== SUPPLIED PASSAGE ==
┄┄┄┄┄┄┄┄┄┄┄┄┄┄┄┄┄┄┄┄
The bane of the tattoo world is the shadowy, unprofessional person called the "scratcher." A scratcher is somebody who:



Does not have the proper training in either tattoo art or of running a professional operation;


Does not know and/or care to use responsible sterilization methods;


Promises to provide tattooing services for an incredibly low fee, for free, or in exchange for drugs (ack!);


Chooses not to apprentice through a legitimate tattoo shop because of one excuse or another (but lacks the knowledge one needs to work in or run a professional shop);


Will hurt you because they don't know what they're doing;


Will give you a permanent tattoo you will regret for the rest of your life;


You should stay away with a ten-foot pole.



Never, get work from a scratcher unless you are willing to accept all the hazards listed above.
 Of those in a study by Clinton Sanders who regretted their tattoos, more than two-thirds of them regretted their tattoo because of poor quality!
┄┄┄┄┄┄┄┄┄┄┄┄┄┄┄┄┄┄┄┄
== DATA SHOWN ==
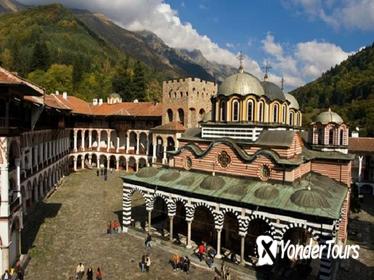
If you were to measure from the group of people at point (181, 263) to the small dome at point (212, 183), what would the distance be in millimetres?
4521

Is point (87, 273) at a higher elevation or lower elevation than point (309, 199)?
lower

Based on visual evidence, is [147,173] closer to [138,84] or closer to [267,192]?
[267,192]

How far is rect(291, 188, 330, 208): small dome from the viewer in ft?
61.5

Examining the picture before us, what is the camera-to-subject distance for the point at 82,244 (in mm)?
23922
┄┄┄┄┄┄┄┄┄┄┄┄┄┄┄┄┄┄┄┄
== USING THE INFORMATION ==
**A)** From the passage on tattoo scratchers, reproduce the part that opens with the words containing "Will hurt you" and closes with "of poor quality!".
**B)** Answer these questions from the passage on tattoo scratchers, one answer per line:
(i) Apart from an incredibly low fee or no fee, what may a scratcher offer tattooing services in exchange for?
(ii) Who conducted the study the passage cites?
(iii) In that study, what share of the people who regretted their tattoos did so because of poor quality?

== SOLUTIONS TO EACH TASK ==
**A)**
Will hurt you because they don't know what they're doing;


Will give you a permanent tattoo you will regret for the rest of your life;


You should stay away with a ten-foot pole.



Never, get work from a scratcher unless you are willing to accept all the hazards listed above.
 Of those in a study by Clinton Sanders who regretted their tattoos, more than two-thirds of them regretted their tattoo because of poor quality!

**B)**
(i) Drugs
(ii) Clinton Sanders
(iii) More than two-thirds